***** Brano fornito

Pubblicato il 03 settembre 2024 di Lorenzo Pedrazzi

Ogni epoca ha i suoi millenarismi, ma non c’è dubbio che il presente veda una concentrazione inusitata di segnali preoccupanti. Se n’è accorto anche Asif Kapadia, apprezzato regista di Senna e Amy, che stavolta opta per una forma narrativa ibrida: 2073 è infatti un documentario mascherato da film di fantascienza, nel senso che immagina un futuro distopico e post-apocalittico a partire da una disamina critica dei nostri tempi, unendo filmati reali, interviste e ricostruzioni con attori.

A metterci in guardia dal futuro è Ghost (Samantha Morton), abitante di Neo San Francisco – la “capitale delle Americhe”, come recita una didascalia – nel 2073. Sono passati 37 anni dall’Evento, un cataclisma che ha spazzato via una parte della popolazione mondiale, e gli Stati Uniti sono diventati una dittatura totalitaria, emanazione del capitalismo della sorveglianza: droni di vario genere pattugliano le strade, i sistemi di riconoscimento facciale tengono a bada profughi e dissidenti politici, mentre i privilegiati occupano un grattacielo che supera le nuvole. Ghost, insieme ad altri superstiti, vive invece tra le rovine della città, ma è consapevole che prima o poi le autorità cattureranno anche lei.

**********

* Esercizio: Indica in quale città abita Ghost secondo il brano sul film 2073. Queste voci provengono da un'altra fonte.

***** Voci fornite

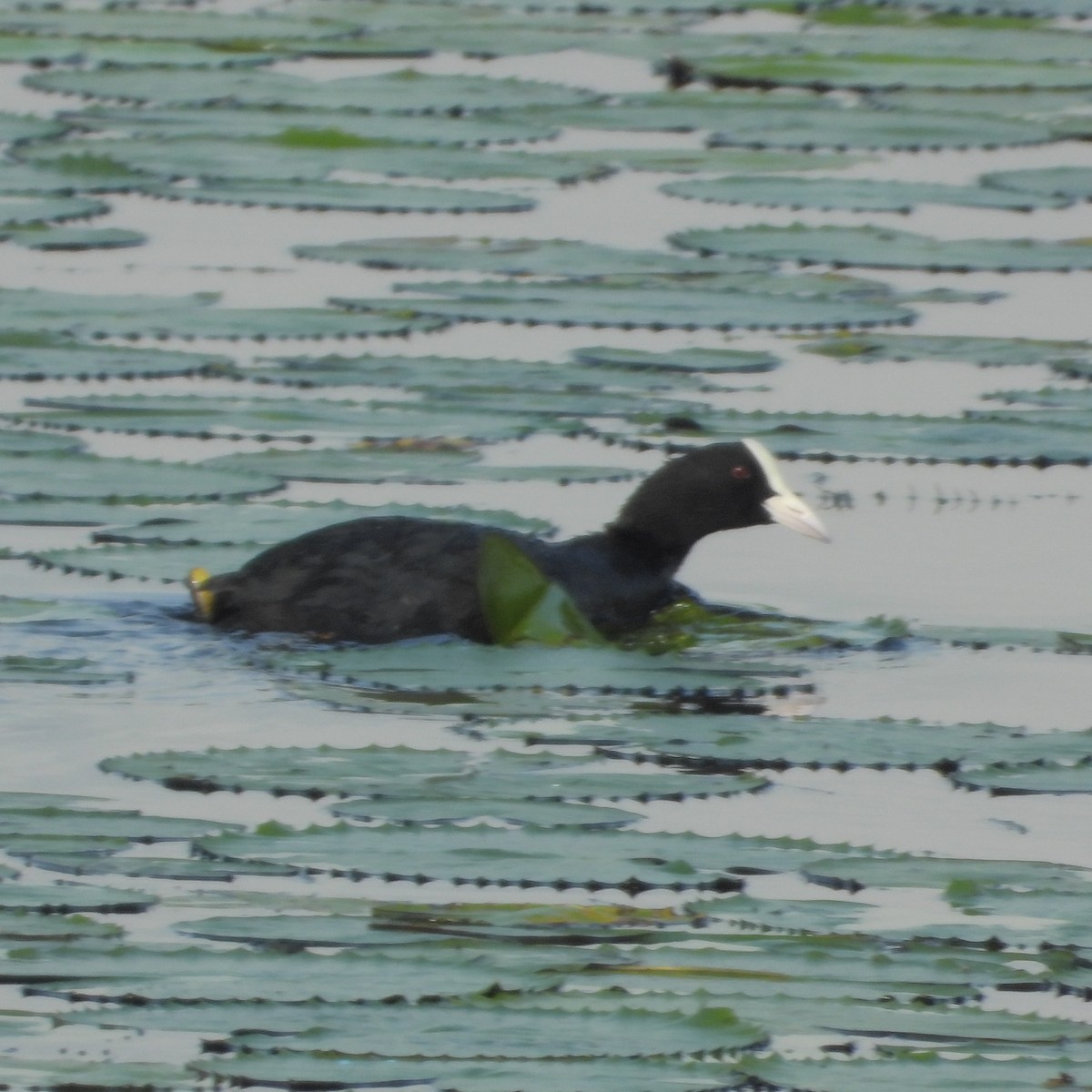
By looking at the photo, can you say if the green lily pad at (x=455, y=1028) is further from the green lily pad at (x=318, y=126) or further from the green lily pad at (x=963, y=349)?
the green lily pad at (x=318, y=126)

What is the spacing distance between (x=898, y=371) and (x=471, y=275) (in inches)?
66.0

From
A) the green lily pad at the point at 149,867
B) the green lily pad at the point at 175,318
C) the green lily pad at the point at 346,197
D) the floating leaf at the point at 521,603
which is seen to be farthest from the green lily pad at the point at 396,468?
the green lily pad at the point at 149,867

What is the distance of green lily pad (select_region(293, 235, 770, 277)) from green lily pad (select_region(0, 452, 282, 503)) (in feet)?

**********

* Risposta: Ghost abita a Neo San Francisco.